O novo edital da Rede Estadual de Pontos de Cultura de São Paulo – assim como os demais editais feitos após as repactuações – traz um diferencial importante. A premiação é a modalidade de repasse de recursos escolhida. O MinC identificou que um dos grandes entraves ao bom funcionamento do Cultura Viva ao longo do tempo foi a dificuldade dos pontos – muitas vezes coletivos pequenos, sem personalidade jurídica – em fazer a prestação de contas contábil dos repasses, de acordo com as exigências legais relativas à modalidade anteriormente determinada pelo MinC.

“O prêmio é uma modalidade prevista em lei muito mais simples do que a anterior e também muito mais adequada ao Cultura Viva, pois privilegia o trabalho efetivamente realizado. Estamos tratando com grupos e entidades que realizam ações culturais de alta relevância, mas que muitas vezes não tem condições de atender às exigências kafkianas que eram feitas anteriormente. O Cultura Viva está sendo desburocratizado e funcionará com mais eficiência”, enfatizou Sá Leitão.

“A iniciativa de retomar os pontos de cultura é um reflexo do trabalho da Secretaria em expandir iniciativas culturais para cada vez mais municípios, fortalecendo a ideia de que a cultura deve falar com todos e contribuir para transformar comunidades”, celebrou José Luiz Penna, secretário da Cultura do Estado.

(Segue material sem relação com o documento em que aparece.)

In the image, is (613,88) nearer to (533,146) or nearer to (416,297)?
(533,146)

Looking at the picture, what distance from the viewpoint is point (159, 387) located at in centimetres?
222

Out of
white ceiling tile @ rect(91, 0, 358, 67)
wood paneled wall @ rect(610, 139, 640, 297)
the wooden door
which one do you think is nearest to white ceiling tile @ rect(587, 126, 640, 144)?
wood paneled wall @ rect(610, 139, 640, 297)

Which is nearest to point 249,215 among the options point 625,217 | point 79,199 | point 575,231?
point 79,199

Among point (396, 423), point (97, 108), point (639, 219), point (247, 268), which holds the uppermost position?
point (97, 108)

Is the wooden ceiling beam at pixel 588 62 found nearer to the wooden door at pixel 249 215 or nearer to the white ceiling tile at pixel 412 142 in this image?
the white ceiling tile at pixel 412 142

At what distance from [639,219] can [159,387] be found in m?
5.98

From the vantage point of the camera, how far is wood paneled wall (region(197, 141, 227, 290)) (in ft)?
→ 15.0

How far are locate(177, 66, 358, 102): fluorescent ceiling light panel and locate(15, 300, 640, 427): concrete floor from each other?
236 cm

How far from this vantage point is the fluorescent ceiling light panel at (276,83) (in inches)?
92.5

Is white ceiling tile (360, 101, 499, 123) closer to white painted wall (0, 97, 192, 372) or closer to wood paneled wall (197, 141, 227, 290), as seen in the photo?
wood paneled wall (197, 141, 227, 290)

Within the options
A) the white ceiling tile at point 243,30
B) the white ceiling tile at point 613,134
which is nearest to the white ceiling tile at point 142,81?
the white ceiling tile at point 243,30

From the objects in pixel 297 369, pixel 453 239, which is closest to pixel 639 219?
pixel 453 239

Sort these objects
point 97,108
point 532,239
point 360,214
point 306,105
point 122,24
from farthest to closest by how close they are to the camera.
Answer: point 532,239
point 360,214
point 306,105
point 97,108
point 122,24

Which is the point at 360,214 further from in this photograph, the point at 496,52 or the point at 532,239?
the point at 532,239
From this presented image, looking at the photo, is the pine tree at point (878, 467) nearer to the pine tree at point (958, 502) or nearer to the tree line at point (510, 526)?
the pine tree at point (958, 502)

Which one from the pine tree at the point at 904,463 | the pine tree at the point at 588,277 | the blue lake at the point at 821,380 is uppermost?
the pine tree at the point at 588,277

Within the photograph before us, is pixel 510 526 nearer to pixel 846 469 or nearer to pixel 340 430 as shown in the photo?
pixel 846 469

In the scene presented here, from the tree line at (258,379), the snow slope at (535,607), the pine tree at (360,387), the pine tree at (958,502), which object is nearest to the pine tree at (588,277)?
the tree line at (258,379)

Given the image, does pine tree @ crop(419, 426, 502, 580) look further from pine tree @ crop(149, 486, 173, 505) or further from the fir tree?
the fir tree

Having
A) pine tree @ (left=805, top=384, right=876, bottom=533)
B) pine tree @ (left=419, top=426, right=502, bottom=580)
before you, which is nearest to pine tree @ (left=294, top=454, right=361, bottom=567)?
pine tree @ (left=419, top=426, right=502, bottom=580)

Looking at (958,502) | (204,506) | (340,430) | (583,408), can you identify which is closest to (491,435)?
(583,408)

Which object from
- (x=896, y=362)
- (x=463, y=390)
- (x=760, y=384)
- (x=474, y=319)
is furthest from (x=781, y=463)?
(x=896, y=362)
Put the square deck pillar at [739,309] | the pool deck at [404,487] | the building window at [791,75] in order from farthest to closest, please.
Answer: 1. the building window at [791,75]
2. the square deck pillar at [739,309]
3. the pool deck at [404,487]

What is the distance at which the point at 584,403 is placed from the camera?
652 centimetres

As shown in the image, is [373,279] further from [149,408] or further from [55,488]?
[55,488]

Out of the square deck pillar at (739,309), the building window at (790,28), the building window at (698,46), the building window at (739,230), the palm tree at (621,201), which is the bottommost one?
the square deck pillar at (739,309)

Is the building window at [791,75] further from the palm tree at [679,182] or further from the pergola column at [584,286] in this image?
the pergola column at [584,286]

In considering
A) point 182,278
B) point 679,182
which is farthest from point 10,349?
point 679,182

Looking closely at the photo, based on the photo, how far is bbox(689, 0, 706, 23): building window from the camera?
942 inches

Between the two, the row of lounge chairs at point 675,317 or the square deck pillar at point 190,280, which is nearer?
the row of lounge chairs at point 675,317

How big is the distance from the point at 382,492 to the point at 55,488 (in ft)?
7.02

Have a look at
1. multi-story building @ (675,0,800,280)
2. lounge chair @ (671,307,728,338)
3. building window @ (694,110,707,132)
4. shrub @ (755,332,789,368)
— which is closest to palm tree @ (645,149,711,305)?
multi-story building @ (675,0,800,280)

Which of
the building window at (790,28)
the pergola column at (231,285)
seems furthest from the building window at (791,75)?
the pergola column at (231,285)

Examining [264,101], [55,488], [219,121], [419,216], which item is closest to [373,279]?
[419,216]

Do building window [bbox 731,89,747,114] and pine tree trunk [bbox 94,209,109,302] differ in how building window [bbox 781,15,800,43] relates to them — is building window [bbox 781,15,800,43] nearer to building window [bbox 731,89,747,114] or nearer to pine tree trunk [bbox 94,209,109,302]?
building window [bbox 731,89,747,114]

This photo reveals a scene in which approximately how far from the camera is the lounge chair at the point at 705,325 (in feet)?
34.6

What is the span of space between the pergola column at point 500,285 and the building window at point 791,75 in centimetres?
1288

Segundo o edital, lançado pela Secretaria da Cultura de São Paulo em parceria com o MinC, as primeiras 144 instituições vão receber R$ 60 mil cada. As demais serão contempladas com um kit cultural de R$ 12 mil cada, que pode ser audiovisual ou musical. As premiações totalizam R$ 13,44 milhões. Os outros R$ 1,56 milhão serão investidos em capacitação, na articulação dos pontos em fóruns e encontros regionais e na promoção das ações previstas no Cultura Viva.

Política Nacional de Cultura Viva

O programa Cultura Viva – denominado Política Nacional de Cultura Viva (PNCV) a partir da Lei 13.018/2014 – foi criado em 2004 para ampliar o acesso aos meios de produção, circulação e fruição cultural no País. Ele é gerido pelo MinC em parceria com governos estaduais, municipais e outras instituições, como escolas e universidades. Abrange diferentes linguagens e expressões artísticas e culturais. É um dos programas do MinC que visa promover o desenvolvimento da economia criativa no País. Há hoje 3.364 pontos de cultura, sendo 2.133 em redes estaduais e municipais, 725 conveniados pelo próprio Ministério, 99 indígenas e 407 certificados por meio da plataforma digital do Cultura Viva.